Mara wurde Mitte 2020 eine Fallmanagerin zugewiesen, und das war ein Gewinner. Sie hörte Maras Todeswunsch und schlug vor, das Kompetenzzentrum Euthanasie einzuschalten. Die Dame des Kompetenzzentrums wusste genau, wie man die richtigen Fragen stellt. Sie fand, dass es eine klare Geschichte war, sie konnte alle Kästchen ankreuzen, die für die Sterbehilfe notwendig waren, und sie fand Maras Todeswunsch legitim. Meine Mutter und ich mussten ein klares Ja sagen und das taten wir. Natürlich wollten wir Mara nicht verlieren, aber das ist ein sehr egoistischer Gedanke, den muss man loslassen können.

Happy End

Am 5. März bekamen wir grünes Licht vom SCEN-Arzt und das war der Beginn unseres Happy Ends.

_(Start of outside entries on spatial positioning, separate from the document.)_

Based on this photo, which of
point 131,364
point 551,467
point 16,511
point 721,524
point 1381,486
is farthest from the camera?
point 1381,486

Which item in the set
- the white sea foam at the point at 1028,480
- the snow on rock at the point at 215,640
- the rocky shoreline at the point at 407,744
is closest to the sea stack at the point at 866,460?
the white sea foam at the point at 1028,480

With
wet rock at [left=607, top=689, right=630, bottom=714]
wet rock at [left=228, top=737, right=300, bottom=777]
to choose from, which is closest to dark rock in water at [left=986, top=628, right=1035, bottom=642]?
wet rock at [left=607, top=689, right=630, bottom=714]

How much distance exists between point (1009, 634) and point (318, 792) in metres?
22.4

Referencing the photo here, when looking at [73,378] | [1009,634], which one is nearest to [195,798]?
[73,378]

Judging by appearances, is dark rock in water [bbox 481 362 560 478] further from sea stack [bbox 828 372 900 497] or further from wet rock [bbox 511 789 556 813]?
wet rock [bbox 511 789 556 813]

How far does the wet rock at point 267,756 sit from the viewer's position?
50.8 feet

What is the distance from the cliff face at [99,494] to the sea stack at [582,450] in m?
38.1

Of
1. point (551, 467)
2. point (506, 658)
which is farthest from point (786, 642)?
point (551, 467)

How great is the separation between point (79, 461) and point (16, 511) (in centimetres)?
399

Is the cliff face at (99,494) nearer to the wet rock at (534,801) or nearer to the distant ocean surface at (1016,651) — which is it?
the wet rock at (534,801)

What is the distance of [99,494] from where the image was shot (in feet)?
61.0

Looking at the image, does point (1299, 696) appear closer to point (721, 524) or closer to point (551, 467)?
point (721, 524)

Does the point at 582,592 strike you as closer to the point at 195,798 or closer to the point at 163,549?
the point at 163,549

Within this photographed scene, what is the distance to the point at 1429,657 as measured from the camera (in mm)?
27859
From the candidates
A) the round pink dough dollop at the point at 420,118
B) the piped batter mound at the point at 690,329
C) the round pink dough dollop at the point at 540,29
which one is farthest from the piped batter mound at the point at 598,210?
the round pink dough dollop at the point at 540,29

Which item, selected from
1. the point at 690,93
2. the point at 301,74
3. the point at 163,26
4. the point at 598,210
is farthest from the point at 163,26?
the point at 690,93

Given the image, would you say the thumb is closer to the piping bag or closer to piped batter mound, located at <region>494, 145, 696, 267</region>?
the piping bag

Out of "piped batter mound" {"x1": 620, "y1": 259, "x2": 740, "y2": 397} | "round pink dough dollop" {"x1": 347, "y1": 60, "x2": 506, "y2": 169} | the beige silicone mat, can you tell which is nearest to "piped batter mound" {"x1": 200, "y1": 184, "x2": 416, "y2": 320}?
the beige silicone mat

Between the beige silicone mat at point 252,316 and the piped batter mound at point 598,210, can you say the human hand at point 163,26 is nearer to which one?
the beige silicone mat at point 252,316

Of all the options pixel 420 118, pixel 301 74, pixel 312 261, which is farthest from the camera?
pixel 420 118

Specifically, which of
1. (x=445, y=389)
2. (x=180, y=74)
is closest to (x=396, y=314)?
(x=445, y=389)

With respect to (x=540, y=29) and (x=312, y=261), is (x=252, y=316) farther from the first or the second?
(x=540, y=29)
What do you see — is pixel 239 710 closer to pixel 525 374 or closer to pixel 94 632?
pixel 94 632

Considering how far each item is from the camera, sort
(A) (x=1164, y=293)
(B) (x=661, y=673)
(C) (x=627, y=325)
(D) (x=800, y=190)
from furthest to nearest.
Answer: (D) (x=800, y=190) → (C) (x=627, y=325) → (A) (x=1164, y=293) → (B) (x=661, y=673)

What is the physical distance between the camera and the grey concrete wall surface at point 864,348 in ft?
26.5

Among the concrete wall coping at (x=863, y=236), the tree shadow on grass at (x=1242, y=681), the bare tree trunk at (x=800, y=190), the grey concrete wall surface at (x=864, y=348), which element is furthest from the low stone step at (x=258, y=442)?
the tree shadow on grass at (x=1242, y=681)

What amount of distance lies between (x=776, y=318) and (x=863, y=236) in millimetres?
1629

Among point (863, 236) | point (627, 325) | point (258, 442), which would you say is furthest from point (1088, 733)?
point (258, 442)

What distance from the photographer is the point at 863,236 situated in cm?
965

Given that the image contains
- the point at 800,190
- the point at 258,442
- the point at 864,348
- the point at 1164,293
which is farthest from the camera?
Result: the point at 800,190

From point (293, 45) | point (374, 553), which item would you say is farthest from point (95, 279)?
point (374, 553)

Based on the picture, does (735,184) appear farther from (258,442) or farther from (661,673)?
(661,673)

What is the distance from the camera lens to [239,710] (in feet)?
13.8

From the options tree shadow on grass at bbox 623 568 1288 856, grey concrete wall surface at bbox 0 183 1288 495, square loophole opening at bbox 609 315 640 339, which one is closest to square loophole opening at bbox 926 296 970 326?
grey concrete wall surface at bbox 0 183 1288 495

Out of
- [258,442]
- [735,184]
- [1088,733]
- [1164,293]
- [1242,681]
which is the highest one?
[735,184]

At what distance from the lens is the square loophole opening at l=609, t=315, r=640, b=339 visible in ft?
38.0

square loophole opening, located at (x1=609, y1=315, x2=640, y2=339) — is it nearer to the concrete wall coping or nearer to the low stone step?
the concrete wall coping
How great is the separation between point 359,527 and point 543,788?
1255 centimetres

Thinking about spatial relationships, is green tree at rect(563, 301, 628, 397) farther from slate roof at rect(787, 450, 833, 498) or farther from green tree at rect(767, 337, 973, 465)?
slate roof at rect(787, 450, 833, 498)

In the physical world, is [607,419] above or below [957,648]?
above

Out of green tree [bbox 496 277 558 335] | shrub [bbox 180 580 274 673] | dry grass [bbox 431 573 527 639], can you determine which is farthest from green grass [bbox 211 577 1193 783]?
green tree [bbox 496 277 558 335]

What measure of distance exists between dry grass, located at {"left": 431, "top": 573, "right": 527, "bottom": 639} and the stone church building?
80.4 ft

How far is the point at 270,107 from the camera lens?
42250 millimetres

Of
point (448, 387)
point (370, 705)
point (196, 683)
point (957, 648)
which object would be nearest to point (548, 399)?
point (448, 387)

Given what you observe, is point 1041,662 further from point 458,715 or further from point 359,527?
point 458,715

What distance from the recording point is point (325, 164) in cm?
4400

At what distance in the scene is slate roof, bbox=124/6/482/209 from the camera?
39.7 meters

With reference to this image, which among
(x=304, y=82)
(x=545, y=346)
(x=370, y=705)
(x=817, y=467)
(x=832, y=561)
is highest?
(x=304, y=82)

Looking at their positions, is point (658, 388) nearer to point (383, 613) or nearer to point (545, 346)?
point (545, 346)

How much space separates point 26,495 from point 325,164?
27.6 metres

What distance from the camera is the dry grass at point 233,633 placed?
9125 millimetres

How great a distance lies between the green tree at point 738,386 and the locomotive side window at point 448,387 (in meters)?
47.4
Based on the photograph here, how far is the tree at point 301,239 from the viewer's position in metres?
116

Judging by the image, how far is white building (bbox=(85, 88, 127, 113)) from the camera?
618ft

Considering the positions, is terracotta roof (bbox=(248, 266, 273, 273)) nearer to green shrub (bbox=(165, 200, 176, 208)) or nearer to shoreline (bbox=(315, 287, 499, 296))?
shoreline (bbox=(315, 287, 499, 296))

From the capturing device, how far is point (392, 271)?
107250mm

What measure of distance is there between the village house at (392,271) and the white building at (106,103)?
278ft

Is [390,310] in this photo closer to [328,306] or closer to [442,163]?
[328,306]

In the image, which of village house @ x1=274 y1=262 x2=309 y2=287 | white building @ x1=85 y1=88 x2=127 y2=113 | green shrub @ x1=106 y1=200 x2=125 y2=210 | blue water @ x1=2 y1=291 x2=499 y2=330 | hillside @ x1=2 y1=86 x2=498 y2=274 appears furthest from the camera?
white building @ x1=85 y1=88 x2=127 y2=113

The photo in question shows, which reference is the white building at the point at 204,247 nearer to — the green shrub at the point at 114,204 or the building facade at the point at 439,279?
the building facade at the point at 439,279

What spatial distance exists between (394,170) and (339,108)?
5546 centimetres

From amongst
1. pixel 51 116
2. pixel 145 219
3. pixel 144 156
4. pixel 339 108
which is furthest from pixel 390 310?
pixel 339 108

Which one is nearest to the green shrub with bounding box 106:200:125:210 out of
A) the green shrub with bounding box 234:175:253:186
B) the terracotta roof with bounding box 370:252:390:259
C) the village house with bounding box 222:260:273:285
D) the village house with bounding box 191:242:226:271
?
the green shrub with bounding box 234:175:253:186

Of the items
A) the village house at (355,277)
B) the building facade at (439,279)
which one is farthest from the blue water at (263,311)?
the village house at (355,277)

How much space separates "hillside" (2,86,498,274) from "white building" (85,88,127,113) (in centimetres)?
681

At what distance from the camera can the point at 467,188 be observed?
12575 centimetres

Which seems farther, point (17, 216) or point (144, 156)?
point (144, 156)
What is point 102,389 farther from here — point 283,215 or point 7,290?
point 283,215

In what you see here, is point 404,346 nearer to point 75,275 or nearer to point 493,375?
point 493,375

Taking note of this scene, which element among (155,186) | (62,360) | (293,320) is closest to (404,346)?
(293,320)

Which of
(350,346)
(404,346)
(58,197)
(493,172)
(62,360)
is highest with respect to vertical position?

Die letzten zwei Monate ihres Lebens hatte ich meine Schwester zurück. Es war bizarr anzusehen. Jemandem, der Krebs hat, geht es nur noch schlechter, aber Mara wurde einfach stärker, glücklicher und geselliger. Die letzte Zeit war erstaunlich im Vergleich zu der Last, die wir alle all die Jahre getragen haben. Wir haben viele letzte Mahlzeiten mit ihr gegessen: Sushi, Rippchen, den Fisch meiner Mutter, den Spargel meiner Mutter. Die ganzen Niederlande hatten Koronakilos, wir hatten Marakilos. Meine Mutter hat noch zwölfmal gefragt: „Bist du sicher?“ Mara war sehr zuversichtlich. Sie hatte mehr als genug gelitten.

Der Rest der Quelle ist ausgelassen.